**Task brief**
Restate each record below word for word, skipping images.

**Source material**
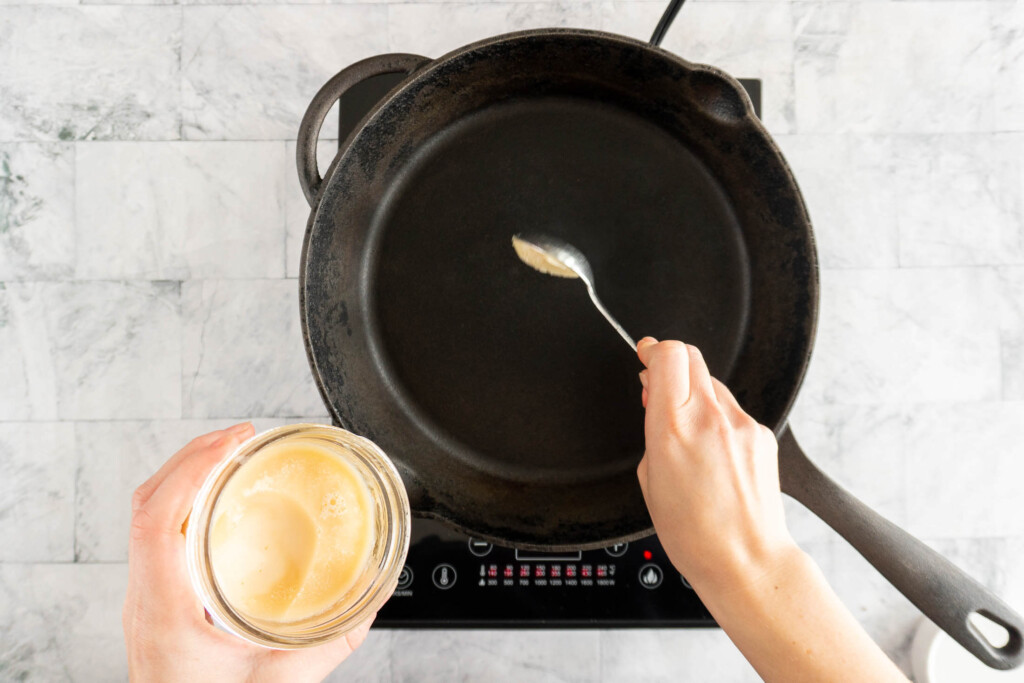 Adding bacon fat to a hot cast iron skillet.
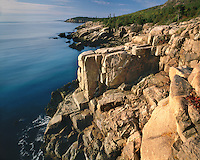 Sunrise light on rock patterns on the shore near Sand Beach; Acadia National Park, ME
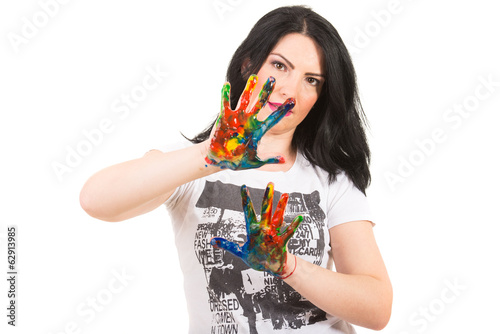Woman showing hands in paints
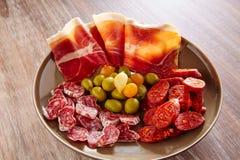 Tapas of Spain with ham olives sausage chorizo Stock Photos
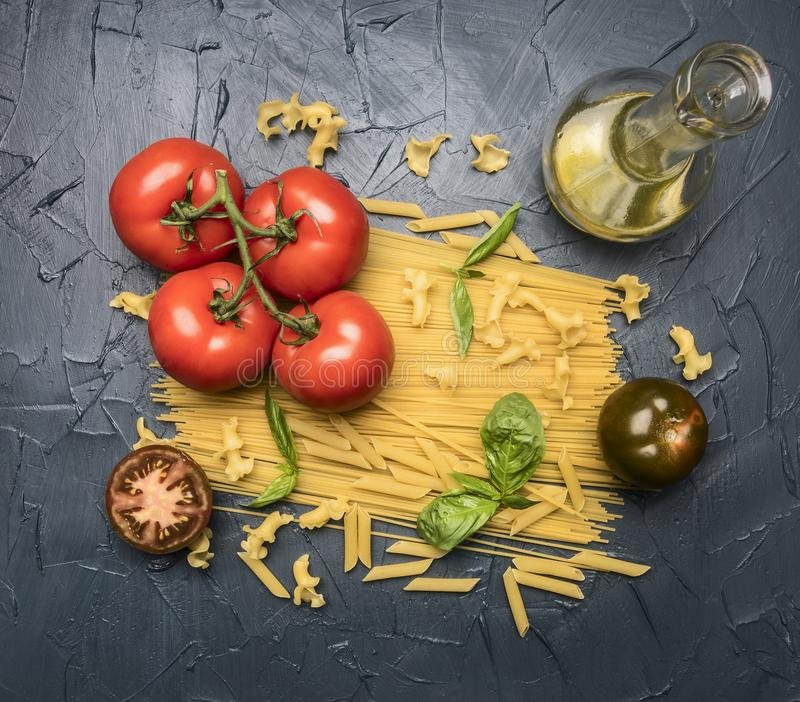 Different types of pasta, laid out with various ingredients, tomatoes, herbs, oil in a decanter and seasonings on a dark rustic ba stock image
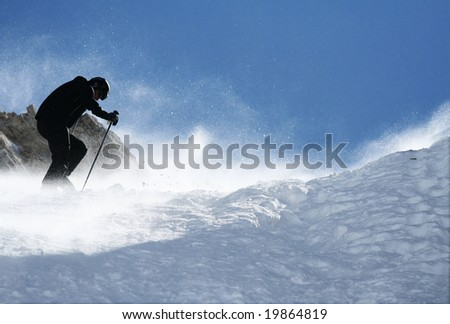 Skier climbs on top of the mountain with strong wind and snow in air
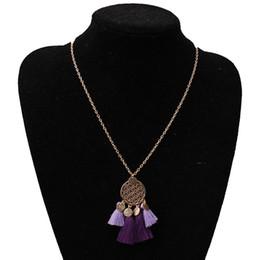 Collar de aleación bohemia online-Collar bohemio cuerda de algodón borla de aleación colgante hueco redondo collar femenino largo colgante de joyería
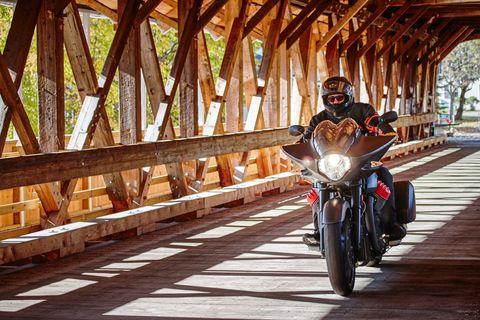Motorcycle, Tire, Wood, Automotive tire, Automotive lighting, Motorcycle helmet, Motorcycling, Fender, Helmet, Headlamp,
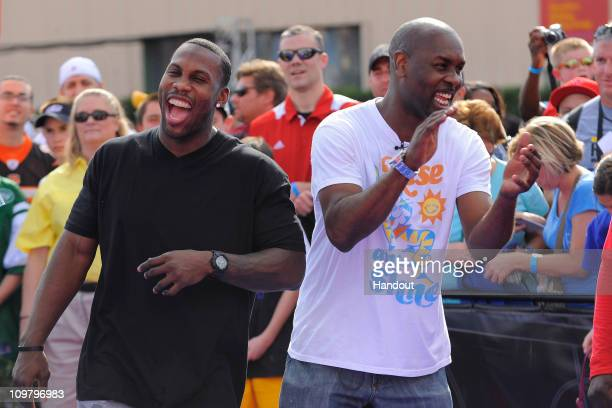 "In this handout photo provided by Disney Parks, Baltimore Ravens wide receiver Anquan Boldin and former NBA player Gary Payton attend ""ESPN The..."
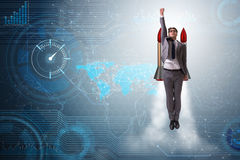 The businessman flying with rocket in funny business concept Stock Photography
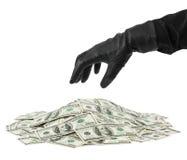 деньги руки перчатки стоковая фотография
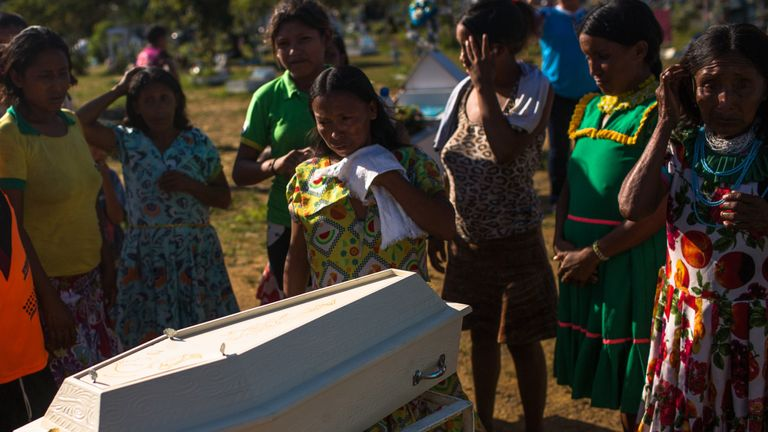A family in Brazil say goodbye to their 10-month-old relative who died from pneumonia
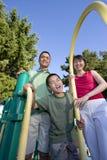 Famiglia sul campo da giuoco che sorride - verticale fotografia stock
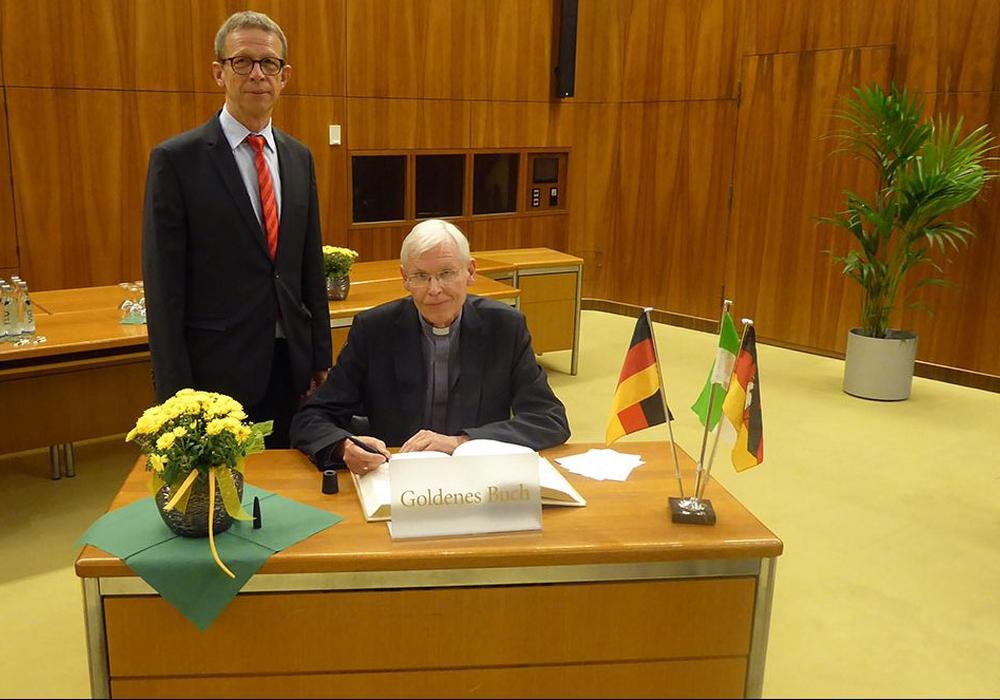 Weihbischof Dr. Nikolaus Schwerdtfeger trägt sich ins Goldene Buch der Stadt Wolfsburg ein. Foto: Stadt Wolfsburg
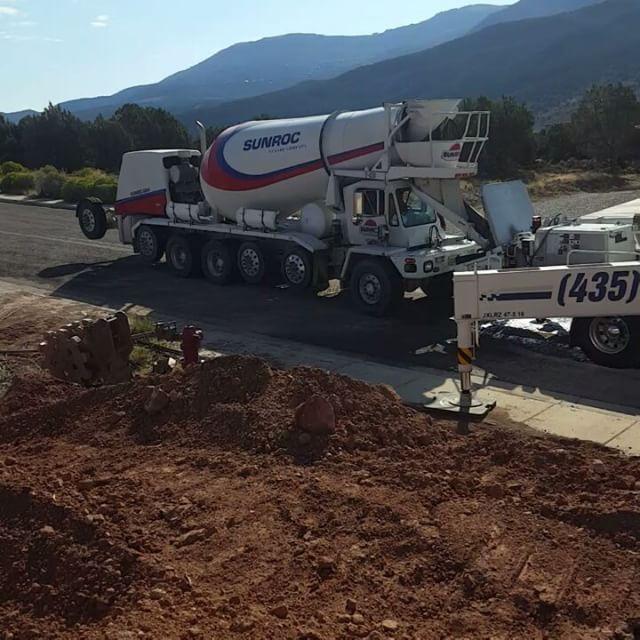 Sunroc truck pouring concrete into the hopper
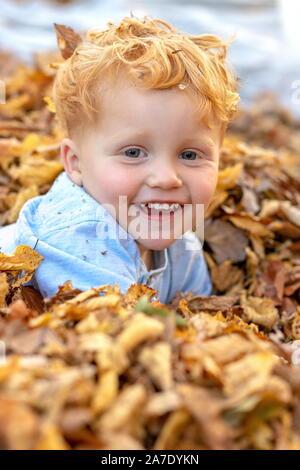 Portrait of happy little red hair garçon couché au milieu de feuilles aux couleurs automnales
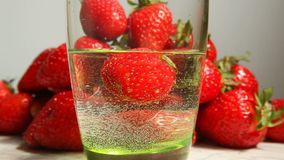 Strawberry falling into glass in water with splash, healthy food concept stock footage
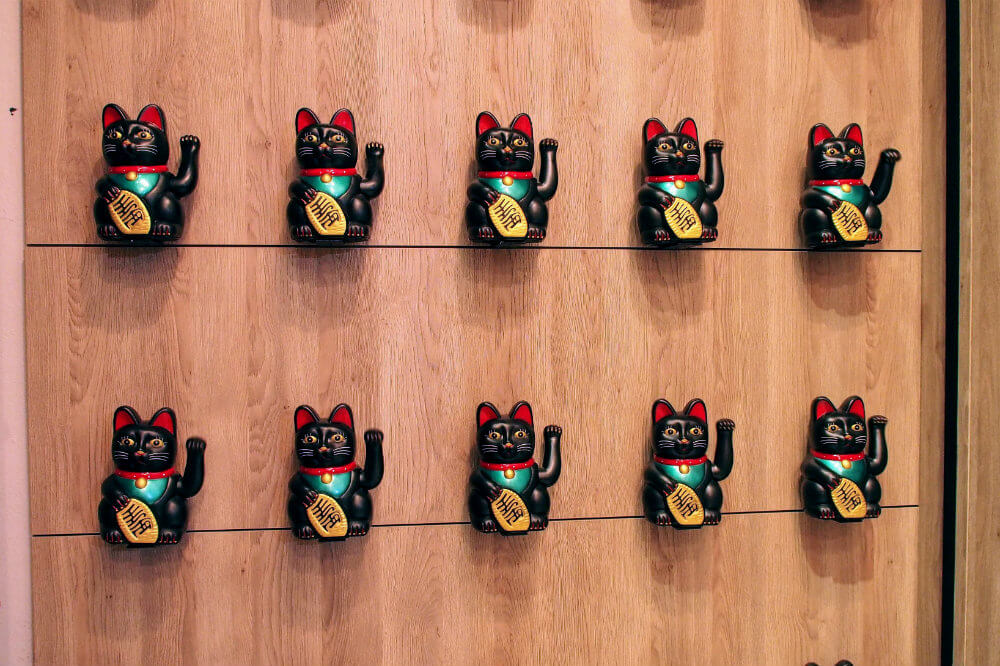 A wall of lucky cats greet patrons at Foodstock, Bratislava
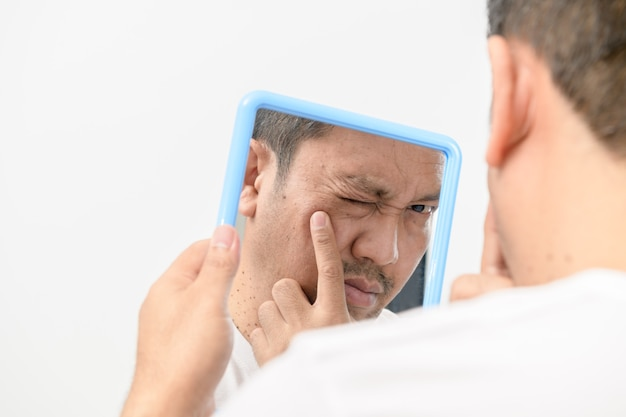 Een man van middelbare leeftijd die in de spiegel kijkt en zich zorgen maakt over puistjes en rimpels op zijn gezicht op witte muur, gezondheidszorgconcept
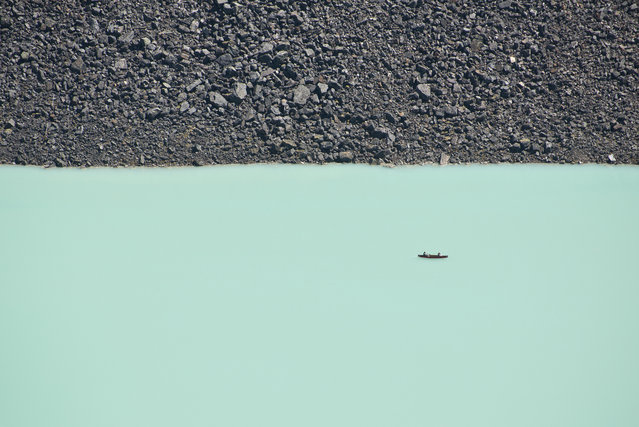 """""""A Canoe ride on Lake Louise"""". This disorienting photo was taken from a cliff overlooking Lake Louise in Banff national park. The two people are enjoying a canoe ride on Lake Louise's turquoise waters. Even boulders the size of large cars seem like pebbles from a high vantage point. Photo location: Lake Louise, Banff National Park, Alberta, Canada. (Photo and caption by Ben Leshchinsky/National Geographic Photo Contest)"""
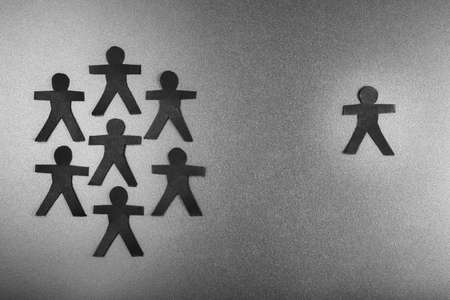 One paper human doll is separated from the group, symbolic for social distancing or other teamwork concept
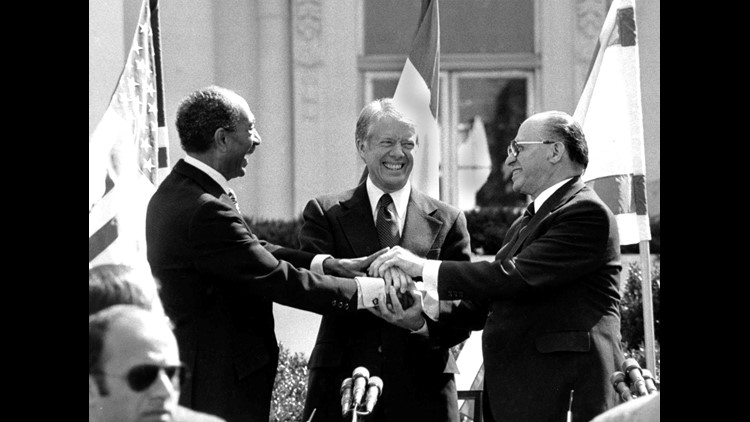 Egyptian President Anwar Sadat, left, U.S. President Jimmy Carter, center,  and Israeli Prime Minister Menachem Begin clasp hands on the north lawn of the White House after signing the peace treaty between Egypt and Israel on March 26, 1979. Sadat and Beg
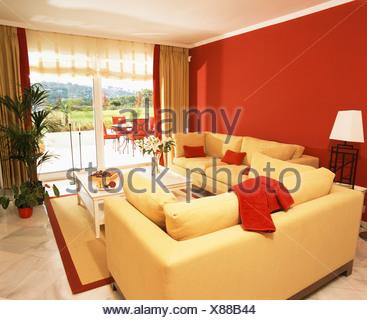 Giallo brillante, divani e parete rossa in un moderno soggiorno con ...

**Response box**
 Adding bacon fat to a hot cast iron skillet.
 Sunrise light on rock patterns on the shore near Sand Beach; Acadia National Park, ME
Woman showing hands in paints
 Tapas of Spain with ham olives sausage chorizo Stock Photos
 Different types of pasta, laid out with various ingredients, tomatoes, herbs, oil in a decanter and seasonings on a dark rustic ba stock image
 Skier climbs on top of the mountain with strong wind and snow in air
 Collar de aleación bohemia online-Collar bohemio cuerda de algodón borla de aleación colgante hueco redondo collar femenino largo colgante de joyería
Motorcycle, Tire, Wood, Automotive tire, Automotive lighting, Motorcycle helmet, Motorcycling, Fender, Helmet, Headlamp,
 "In this handout photo provided by Disney Parks, Baltimore Ravens wide receiver Anquan Boldin and former NBA player Gary Payton attend ""ESPN The..."
 The businessman flying with rocket in funny business concept Stock Photography
 деньги руки перчатки стоковая фотография
A family in Brazil say goodbye to their 10-month-old relative who died from pneumonia
 Famiglia sul campo da giuoco che sorride - verticale fotografia stock
 Weihbischof Dr. Nikolaus Schwerdtfeger trägt sich ins Goldene Buch der Stadt Wolfsburg ein. Foto: Stadt Wolfsburg
 Sunroc truck pouring concrete into the hopper
 Portrait of happy little red hair garçon couché au milieu de feuilles aux couleurs automnales
 Strawberry falling into glass in water with splash, healthy food concept stock footage
 A wall of lucky cats greet patrons at Foodstock, Bratislava
 Een man van middelbare leeftijd die in de spiegel kijkt en zich zorgen maakt over puistjes en rimpels op zijn gezicht op witte muur, gezondheidszorgconcept
 """""""A Canoe ride on Lake Louise"""". This disorienting photo was taken from a cliff overlooking Lake Louise in Banff national park. The two people are enjoying a canoe ride on Lake Louise's turquoise waters. Even boulders the size of large cars seem like pebbles from a high vantage point. Photo location: Lake Louise, Banff National Park, Alberta, Canada. (Photo and caption by Ben Leshchinsky/National Geographic Photo Contest)"""
 One paper human doll is separated from the group, symbolic for social distancing or other teamwork concept
 Egyptian President Anwar Sadat, left, U.S. President Jimmy Carter, center,  and Israeli Prime Minister Menachem Begin clasp hands on the north lawn of the White House after signing the peace treaty between Egypt and Israel on March 26, 1979. Sadat and Beg
 Giallo brillante, divani e parete rossa in un moderno soggiorno con ...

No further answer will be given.